Wow, he was pissed.

Now the muted setting made sense: a neutral room, soothing light, a book. The deep magic fed the beast within him. It took a monumental effort of will to restrain it. With the flare so close, Curran was a powder keg with a short fuse. I had to be careful not to light that fuse. Nobody outside the Pack, except for Andrea, knew I was here. He could kill me right now and they would never find my body.

We shared a silence for a long moment. Magic blossomed, filling me with giddy energy. The short waves again. They would ebb in a minute, and then I’d be exhausted.

Guilt gnawed at me. He could control himself in my presence, but I apparently couldn’t control myself in his. “Curran, up on the roof…That is, my brakes don’t work sometimes.”

He leaned forward, suddenly animated. “Do I smell an apology?”

“Yes. I said things I shouldn’t have. I regret saying them.”

“Does this mean you’re throwing yourself at my feet?”

“No. I pretty much meant that part. I just wish I could’ve put it in less offensive terms.”

I glanced at him and saw a lion. He didn’t change, his face was still fully human, but there was something disturbingly lionlike in the way he sat, completely focused on me, as if ready to pounce. Stalking me without moving a muscle. The primordial urge to freeze shackled my limbs. I just sat there, unable to look away.

A slow, lazy, carnivorous smile touched Curran’s lips. “Not only will you sleep with me, but you will say ‘please.’”

I stared at him, shocked.

The smile widened. “You will say ‘please’ before and ‘thank you’ after.”

Nervous laughter bubbled up. “You’ve gone insane. All that peroxide in your hair finally did your brain in, Goldilocks.”

“Scared?”

Terrified. “Of you? Nah. If you grow claws, I might get my sword, but I’ve fought you in your human shape.” It took all my will to shrug. “You aren’t that impressive.”

He cleared the distance between us in a single leap. I barely had time to jump to my feet. Steel fingers grasped my left wrist. His left arm clasped my waist. I fought, but he out-muscled me with ridiculous ease, pulling me close as if to tango.

“Curran! Let…”

I recognized the angle of his hip but I could do nothing about it. He pulled me forward and flipped me in a classic hiptoss throw. Textbook perfect. I flew through the air, guided by his hands, and landed on my back. The air burst from my lungs in a startled gasp. Ow.

“Impressed yet?” he asked with a big smile.
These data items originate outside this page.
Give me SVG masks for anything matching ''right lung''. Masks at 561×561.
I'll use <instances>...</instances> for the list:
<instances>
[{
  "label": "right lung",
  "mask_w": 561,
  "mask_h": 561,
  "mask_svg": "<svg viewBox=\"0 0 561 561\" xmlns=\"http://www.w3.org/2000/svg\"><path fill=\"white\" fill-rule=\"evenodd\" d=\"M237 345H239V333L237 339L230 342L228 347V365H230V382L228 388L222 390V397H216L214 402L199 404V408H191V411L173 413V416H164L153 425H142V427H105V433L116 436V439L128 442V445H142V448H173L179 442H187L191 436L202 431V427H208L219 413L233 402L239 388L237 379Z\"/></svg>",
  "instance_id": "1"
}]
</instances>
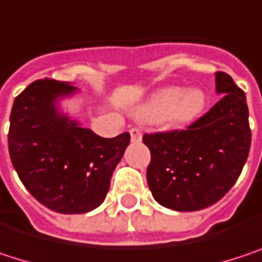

Playing. He was playing. Not a real fight. He could’ve slammed me down hard enough to break my neck. Instead he had held me to the end, to make sure I landed right.

He leaned forward a little. “Big bad merc, down with a basic hip toss. In your place I’d be blushing.”

I gasped, trying to draw air into my lungs.

“I could kill you right now. It wouldn’t take much. I think I’m actually embarrassed on your behalf. At least do some magic or something.”

As you wish. I gasped and spat my new power word. “Osanda.” Kneel, Your Majesty.

He grunted like a man trying to lift a crushing weight that fell on his shoulders. His face shook with strain. Ha-ha. He wasn’t the only one who got a boost from the flare.

I got up to my feet with some leisure. Curran stood locked, the muscles of his legs bulging his sweatpants. He didn’t kneel. He wouldn’t kneel. I hit him with a power word in the middle of a bloody flare and it didn’t work. When he snapped out of it, he would probably kill me.

All sorts of alarms blared in my head. My good sense screamed, Get out of the room, stupid! Instead I stepped close to him and whispered into his ear. “Still not impressed.”

His eyebrows came together, as a grimace claimed his face. He strained, the muscles on his hard frame trembling with effort. With a guttural sigh, he straightened.

I beat a hasty retreat to the rear of the room, passing Slayer on the way. I wanted to swipe it so bad, my palm itched. But the rules of the game were clear: no claws, no saber. The second I picked up the sword, I’d have signed my own death warrant.

He squared his shoulders. “Shall we continue?”

“It would be my pleasure.”

He started toward me. I waited, light on me feet, ready to leap aside. He was stronger than a pair of oxen, and he’d try to grapple. If he got ahold of me, it would be over. If all else failed, I could always try the window. A forty-foot drop was a small price to pay to get away from him.

Curran grabbed at me. I twisted past him and kicked his knee from the side. It was a good solid kick; I’d turned into it. It would’ve broken the leg of any normal human.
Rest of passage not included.